*What you should do*
Your answer must be an exact transcription of the data, with every picture omitted.

*Data provided*
—————

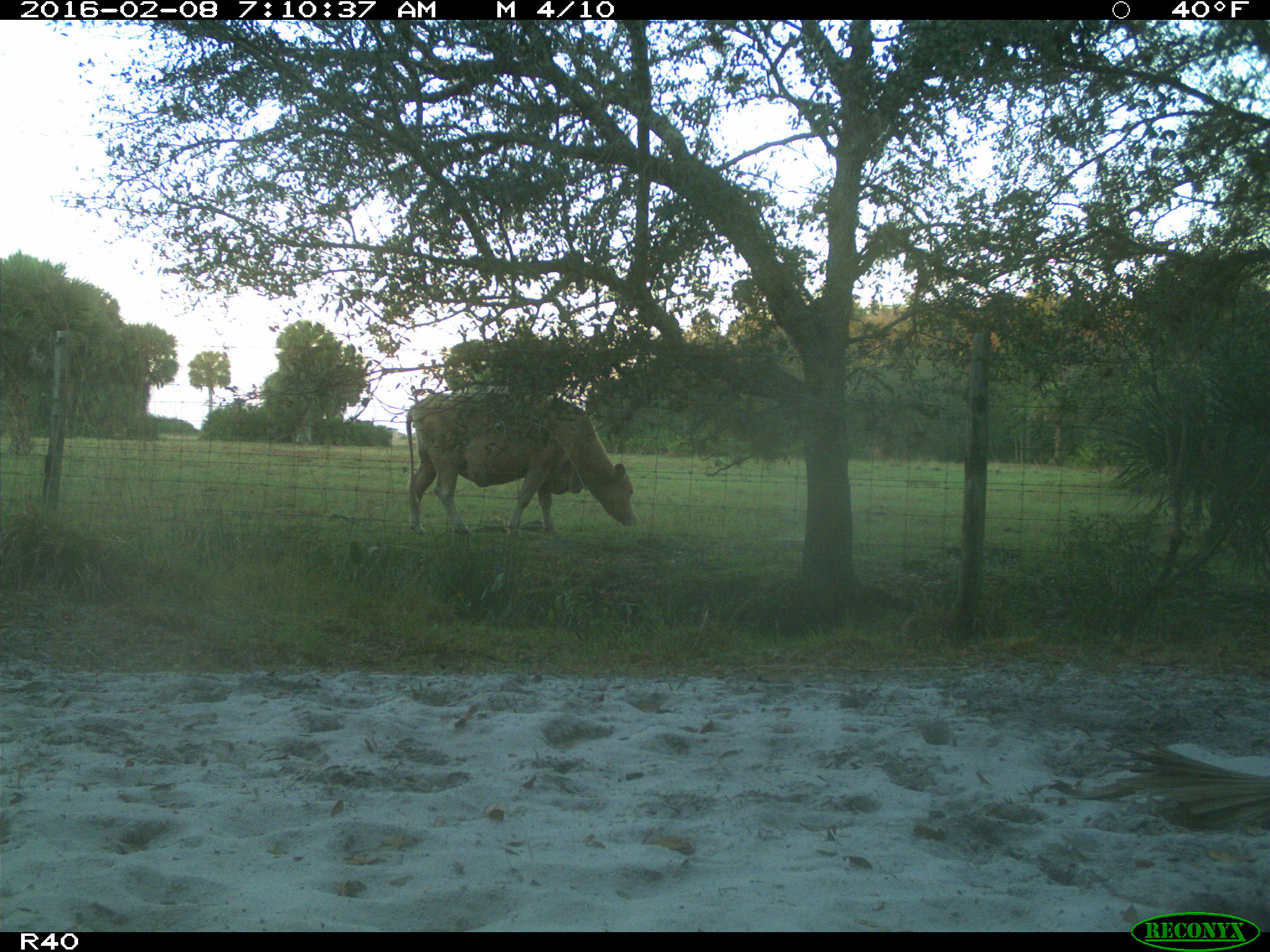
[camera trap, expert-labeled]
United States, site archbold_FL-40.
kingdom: Animalia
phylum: Chordata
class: Mammalia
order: Artiodactyla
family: Bovidae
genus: Bos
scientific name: Bos taurus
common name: domestic cow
Bos taurus (domestic cow).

—————

*Reply*
[camera trap, expert-labeled]
United States, site archbold_FL-40.
kingdom: Animalia
phylum: Chordata
class: Mammalia
order: Artiodactyla
family: Bovidae
genus: Bos
scientific name: Bos taurus
common name: domestic cow
Bos taurus (domestic cow).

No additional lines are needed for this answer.